» Work required: In the data below, find every line that has the string "with", and copy it.
....
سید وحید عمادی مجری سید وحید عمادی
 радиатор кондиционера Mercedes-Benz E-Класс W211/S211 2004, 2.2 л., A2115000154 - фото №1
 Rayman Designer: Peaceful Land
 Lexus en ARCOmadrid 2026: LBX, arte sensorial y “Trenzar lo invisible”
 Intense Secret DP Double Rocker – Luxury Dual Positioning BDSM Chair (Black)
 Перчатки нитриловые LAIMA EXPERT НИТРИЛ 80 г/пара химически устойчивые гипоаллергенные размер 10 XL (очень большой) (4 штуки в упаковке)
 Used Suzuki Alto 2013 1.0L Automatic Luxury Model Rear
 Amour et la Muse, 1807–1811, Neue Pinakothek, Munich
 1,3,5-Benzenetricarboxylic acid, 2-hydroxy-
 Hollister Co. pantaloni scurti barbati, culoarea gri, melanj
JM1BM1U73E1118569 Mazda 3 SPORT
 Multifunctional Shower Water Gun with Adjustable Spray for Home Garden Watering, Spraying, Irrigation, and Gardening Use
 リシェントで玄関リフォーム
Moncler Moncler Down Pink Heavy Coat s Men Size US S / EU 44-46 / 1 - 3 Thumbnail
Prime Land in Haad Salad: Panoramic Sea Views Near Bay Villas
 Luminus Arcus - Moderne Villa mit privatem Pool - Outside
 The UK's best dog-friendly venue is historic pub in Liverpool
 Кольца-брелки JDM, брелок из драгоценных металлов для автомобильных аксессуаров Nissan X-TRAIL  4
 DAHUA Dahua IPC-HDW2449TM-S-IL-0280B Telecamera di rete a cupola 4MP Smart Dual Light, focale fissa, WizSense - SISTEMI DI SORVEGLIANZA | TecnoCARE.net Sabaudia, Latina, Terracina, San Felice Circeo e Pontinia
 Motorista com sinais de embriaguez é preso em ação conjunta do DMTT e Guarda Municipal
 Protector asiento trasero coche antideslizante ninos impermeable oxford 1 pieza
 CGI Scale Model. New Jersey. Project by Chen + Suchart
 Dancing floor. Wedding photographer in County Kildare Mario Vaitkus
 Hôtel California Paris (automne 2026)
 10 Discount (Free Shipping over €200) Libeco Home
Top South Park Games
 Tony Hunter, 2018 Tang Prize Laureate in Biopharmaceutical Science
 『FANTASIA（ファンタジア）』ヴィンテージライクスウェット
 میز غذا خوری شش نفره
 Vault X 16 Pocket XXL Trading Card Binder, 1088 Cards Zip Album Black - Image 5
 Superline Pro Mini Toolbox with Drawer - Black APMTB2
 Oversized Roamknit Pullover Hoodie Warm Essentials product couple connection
....
» Response below:
 Multifunctional Shower Water Gun with Adjustable Spray for Home Garden Watering, Spraying, Irrigation, and Gardening Use
 Superline Pro Mini Toolbox with Drawer - Black APMTB2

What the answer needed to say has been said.